The 2008 Library Prize for Undergraduate Research winners and their faculty sponsors kindly agreed to be interviewed on their award winning research papers by librarian Fred Rowland. Each of the three students are as articulate and intelligent as the papers they’ve written. Listen to them talk about their research in their own words.

  • Peter Leibensperger (interviewed with faculty sponsor Edward Latham)
    “Musical Ambiguity as Poetic Reflection: Mahler’s Kindertotenlieder, No. 1, ‘Nunn will die Sonn’ so hell aufgeh’n!’” (Music Studies)

     (MP3, 13 minutes)

  • Natalia Smirnov (interviewed with faculty sponsor Paul Swann)
    “Before and After Photography: The Makeover Method to Discipline and Punish” (Film and Media Arts)

     (MP3, 14 minutes)

  • Maureen Whitsett (interviewed with faculty sponsor Elizabeth Varon)
    “Fenianism In Irish Catholic Philadelphia: The American Catholic Church’s Battle for Acceptance” (History)

    (MP3, 13 minutes)

And, returning faculty and students, start thinking about the 2009 Library Prize for Undergraduate Research!

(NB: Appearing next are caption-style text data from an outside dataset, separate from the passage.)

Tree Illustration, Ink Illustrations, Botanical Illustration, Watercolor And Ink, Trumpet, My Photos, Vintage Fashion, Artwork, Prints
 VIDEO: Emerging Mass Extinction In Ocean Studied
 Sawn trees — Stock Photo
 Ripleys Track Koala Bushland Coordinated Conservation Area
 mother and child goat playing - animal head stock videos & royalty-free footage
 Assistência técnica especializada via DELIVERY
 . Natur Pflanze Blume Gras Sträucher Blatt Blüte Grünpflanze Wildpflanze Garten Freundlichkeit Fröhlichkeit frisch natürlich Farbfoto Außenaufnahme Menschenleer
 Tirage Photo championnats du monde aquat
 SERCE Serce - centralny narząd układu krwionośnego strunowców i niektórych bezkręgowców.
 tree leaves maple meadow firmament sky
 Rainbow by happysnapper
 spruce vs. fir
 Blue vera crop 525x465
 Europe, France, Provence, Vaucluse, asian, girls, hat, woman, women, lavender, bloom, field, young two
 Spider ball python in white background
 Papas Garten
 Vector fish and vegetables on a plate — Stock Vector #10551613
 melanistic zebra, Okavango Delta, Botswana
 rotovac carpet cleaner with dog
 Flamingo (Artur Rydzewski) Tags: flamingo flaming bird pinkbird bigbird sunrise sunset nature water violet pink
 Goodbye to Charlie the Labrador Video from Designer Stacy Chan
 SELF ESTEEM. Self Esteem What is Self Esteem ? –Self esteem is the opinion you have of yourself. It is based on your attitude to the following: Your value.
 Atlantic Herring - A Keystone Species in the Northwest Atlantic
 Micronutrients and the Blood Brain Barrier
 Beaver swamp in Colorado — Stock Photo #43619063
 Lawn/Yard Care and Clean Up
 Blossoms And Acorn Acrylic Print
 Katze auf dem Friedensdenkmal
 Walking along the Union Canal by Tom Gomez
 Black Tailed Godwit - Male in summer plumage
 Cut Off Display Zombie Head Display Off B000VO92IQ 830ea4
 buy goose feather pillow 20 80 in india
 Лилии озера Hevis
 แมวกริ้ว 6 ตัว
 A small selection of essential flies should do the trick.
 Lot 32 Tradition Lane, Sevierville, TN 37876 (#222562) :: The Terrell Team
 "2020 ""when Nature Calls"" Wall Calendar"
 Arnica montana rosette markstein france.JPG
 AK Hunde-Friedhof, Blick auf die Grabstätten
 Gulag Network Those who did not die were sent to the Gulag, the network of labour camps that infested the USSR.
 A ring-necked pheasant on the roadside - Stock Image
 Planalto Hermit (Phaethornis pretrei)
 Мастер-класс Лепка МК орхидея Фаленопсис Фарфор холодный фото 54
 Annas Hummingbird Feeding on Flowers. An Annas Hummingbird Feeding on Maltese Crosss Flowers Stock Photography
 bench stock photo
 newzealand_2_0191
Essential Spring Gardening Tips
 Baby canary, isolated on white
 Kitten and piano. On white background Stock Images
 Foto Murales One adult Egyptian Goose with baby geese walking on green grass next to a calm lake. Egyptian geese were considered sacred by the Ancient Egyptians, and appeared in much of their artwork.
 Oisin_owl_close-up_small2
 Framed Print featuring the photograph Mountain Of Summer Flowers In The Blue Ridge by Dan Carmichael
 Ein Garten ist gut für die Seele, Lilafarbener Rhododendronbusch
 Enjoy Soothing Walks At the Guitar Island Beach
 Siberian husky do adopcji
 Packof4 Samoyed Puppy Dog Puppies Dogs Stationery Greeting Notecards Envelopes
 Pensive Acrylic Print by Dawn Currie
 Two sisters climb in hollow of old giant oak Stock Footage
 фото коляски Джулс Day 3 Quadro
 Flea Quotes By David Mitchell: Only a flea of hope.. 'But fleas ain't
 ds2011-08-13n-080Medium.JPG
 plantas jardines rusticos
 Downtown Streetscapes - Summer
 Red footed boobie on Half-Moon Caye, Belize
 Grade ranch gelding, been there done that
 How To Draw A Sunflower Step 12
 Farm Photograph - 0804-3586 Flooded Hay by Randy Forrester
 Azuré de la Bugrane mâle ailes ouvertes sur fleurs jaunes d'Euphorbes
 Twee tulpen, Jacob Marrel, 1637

Philadelphia’s Waterfront Wobblies

ourbigunion.jpgOn April 17, after visiting the Temple Book Club to discuss his new book Wobblies on the Waterfront: Interracial Unionism in Progressive Era Philadelphia (University of Illinois Press, 2007), author Peter Cole was interviewed by librarian Fred Rowland. In the interview, he provides a fascinating look at Progressive Era Philadelphia, an industrial dynamo of American capitalism whose busy port along the Delaware River gave rise to a successful interracial multiethnic union (IWW Local 8) that was able to overcome employer resistance to control work on the docks from about 1913 to the early 1920′s. While discussing Local 8 and its unique success in bringing together white Protestant, black, and immigrant Catholic and Jewish longshoremen, he talks about the radical Industrial Workers of the World (IWW)and their relationship to the rest of American labor, the nature of work on the docks, local labor and race relations, the effects of World War I and Bolshevik Revolution on the port of Philadelphia and the IWW, as well as lessons to be learned from Local 8′s rise and fall.  If you’re interested in Philadelphia history, you’ll like this interview.

 (MP3, 20 minutes)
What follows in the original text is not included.